SOURCE EXCERPT ->
--

Now if we look at the cash flow. So the cash flow was at minus EUR 51 million in Q1 compared to EUR 38 million last year. So as mentioned by Bernard here, we have some increase in our working capital on the receivable side because of some customer overview, so as I already mentioned, so we have not been able to be fully paid end of March by some customers and some decrease in the trade payables. I'm going to mention also is we have reduced our factory versus Q1 '23, and we were at EUR 48 million of factoring versus EUR 90 million last year. And we continue to -- or we have had a high level of CapEx in Q1 at 9.7% of sales. So this increase was mainly seen in Q1. But also, as mentioned, we are not anticipating to continue on this trend for the rest of the year. So this should be much more normalized for the coming months.
Thank you, Philippe. So if we look at the outlook, so market outlook remains more or less unchanged to the beginning of the year. So we expect a stable market environment of around 90 million vehicles for 2024. We expect also as well as S&P is expecting a decline for Europe and solid development in Americas and also a solid development for Asia, specifically for China overall. So that leads us to our outlook. As I already commented, for the full year, which we confirm. So overall, we remain with our expectation of sales in the range of 8.1 to 8.6, an operating income margin of around 6% to 7% of sales and the net cash flow at approximately 3%.

--

REQUEST ->
Write out the passage from the earnings call excerpt word for word, starting at "Now if we look" and ending at "the coming months.".

DATA PROVIDED ->

--

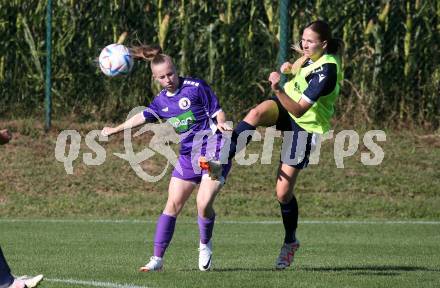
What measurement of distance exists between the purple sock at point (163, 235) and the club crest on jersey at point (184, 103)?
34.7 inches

--

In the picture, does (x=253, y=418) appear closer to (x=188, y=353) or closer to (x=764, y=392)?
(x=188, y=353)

--

THE RESPONSE ->
Now if we look at the cash flow. So the cash flow was at minus EUR 51 million in Q1 compared to EUR 38 million last year. So as mentioned by Bernard here, we have some increase in our working capital on the receivable side because of some customer overview, so as I already mentioned, so we have not been able to be fully paid end of March by some customers and some decrease in the trade payables. I'm going to mention also is we have reduced our factory versus Q1 '23, and we were at EUR 48 million of factoring versus EUR 90 million last year. And we continue to -- or we have had a high level of CapEx in Q1 at 9.7% of sales. So this increase was mainly seen in Q1. But also, as mentioned, we are not anticipating to continue on this trend for the rest of the year. So this should be much more normalized for the coming months.